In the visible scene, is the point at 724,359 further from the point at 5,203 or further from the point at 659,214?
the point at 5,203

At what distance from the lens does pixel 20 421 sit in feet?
|---|
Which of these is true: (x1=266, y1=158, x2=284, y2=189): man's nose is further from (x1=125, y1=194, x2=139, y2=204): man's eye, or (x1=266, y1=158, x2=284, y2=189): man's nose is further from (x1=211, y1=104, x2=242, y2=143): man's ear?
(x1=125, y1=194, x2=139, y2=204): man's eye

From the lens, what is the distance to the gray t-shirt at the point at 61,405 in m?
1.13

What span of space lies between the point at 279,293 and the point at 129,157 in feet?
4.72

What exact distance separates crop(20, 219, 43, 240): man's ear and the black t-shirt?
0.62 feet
|---|
:: SET PROBLEM ::
Copy out, word for word, the part of the entries above that opens with the line containing "In the visible" and closes with the line containing "At what distance", including both of those lines.

:: CORRECT RESPONSE ::
In the visible scene, is the point at 724,359 further from the point at 5,203 or further from the point at 659,214?
the point at 5,203

At what distance from the lens does pixel 20 421 sit in feet?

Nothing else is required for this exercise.